WHAT THIS TASK INVOLVES.
Write the records out again exactly, but without pictures.

DATASET RECORDS.
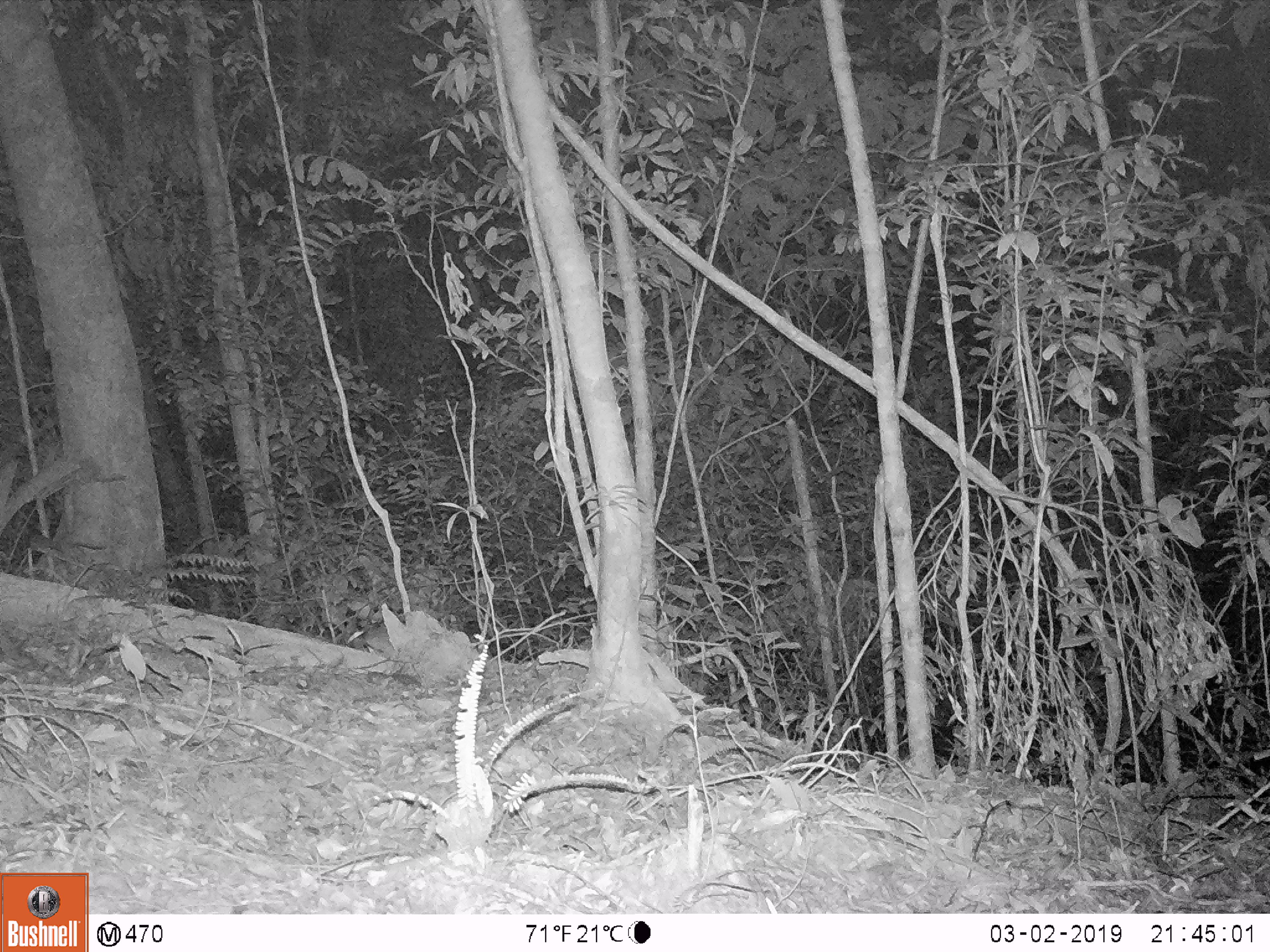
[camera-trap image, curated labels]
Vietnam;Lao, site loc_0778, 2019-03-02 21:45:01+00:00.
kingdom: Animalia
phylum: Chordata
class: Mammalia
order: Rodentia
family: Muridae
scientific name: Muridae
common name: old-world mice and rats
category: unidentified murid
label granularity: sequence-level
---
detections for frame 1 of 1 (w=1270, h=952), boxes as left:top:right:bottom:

RESULT OF THIS EXERCISE.
[camera-trap image, curated labels]
Vietnam;Lao, site loc_0778, 2019-03-02 21:45:01+00:00.
kingdom: Animalia
phylum: Chordata
class: Mammalia
order: Rodentia
family: Muridae
scientific name: Muridae
common name: old-world mice and rats
category: unidentified murid
label granularity: sequence-level
---
detections for frame 1 of 1 (w=1270, h=952), boxes as left:top:right:bottom:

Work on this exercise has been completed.